This article describes the definition of commonly used log levels and their situational usage.
1. Definition and Hierarchical Structure of Log Levels
Log levels are standards that classify stages according to event importance and detail. They have a hierarchical characteristic where lower levels include information from higher levels. The five commonly used levels are as follows.
TRACE (Most Detailed)
This is the stage that records the most granular information. It is used when fully investigating the program’s execution path, such as method entry and exit, state changes inside loops, etc. Since the amount of data is enormous, it is rarely used in actual service production environments and is limitedly utilized when tracking extremely rare bugs in local development environments.
DEBUG
Used to verify system behavior during the development stage. It records intermediate calculation results of business logic or the state immediately before database query execution. It focuses on helping developers understand the internal flow of the system.

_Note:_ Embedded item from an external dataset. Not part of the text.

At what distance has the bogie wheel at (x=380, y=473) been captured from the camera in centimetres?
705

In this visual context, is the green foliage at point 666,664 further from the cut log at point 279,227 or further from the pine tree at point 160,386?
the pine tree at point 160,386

INFO (Standard Information)
This level indicates the normal operational state of the application. It records business-meaningful flows such as service start and stop, user authentication completion, and establishment of major transactions. It is also the stage adopted as the default setting in most frameworks.
WARN (Warning)
This means the application is currently running normally but contains potential problem elements. It is recorded when unexpected input values come in but can be processed with default values, or when resource usage approaches threshold values. It is a stage that requires continuous monitoring but not immediate action.
ERROR (Error)
A serious state where a runtime error has occurred and a specific request cannot be processed. This includes database connection failures, external API call impossibilities, unhandled Runtime Exceptions, etc. It means a situation that directly impacts system availability and should immediately notify administrators.
2. Filtering Principle Based on Level Settings
When setting logs, if you specify a specific level, only that level and logs with higher importance are output. For example, if you set the log level to INFO, the system records only INFO, WARN, and ERROR logs, excluding DEBUG and TRACE logs from output. This mechanism allows you to control the amount of logs by environment.
3. Recommended Log Levels by Environment
Development and Staging Environments
During the development process, DEBUG level is generally set as default since precise logic verification is needed. Only when problems occur in specific modules, temporarily activate TRACE level to identify the cause.
Production Environment
In production environments, it is recommended to maintain INFO level for performance optimization and readability. Unnecessary DEBUG logs cause disk I/O load and make it difficult to identify important error logs. However, during system stabilization periods, the level may be temporarily adjusted to collect detailed metrics.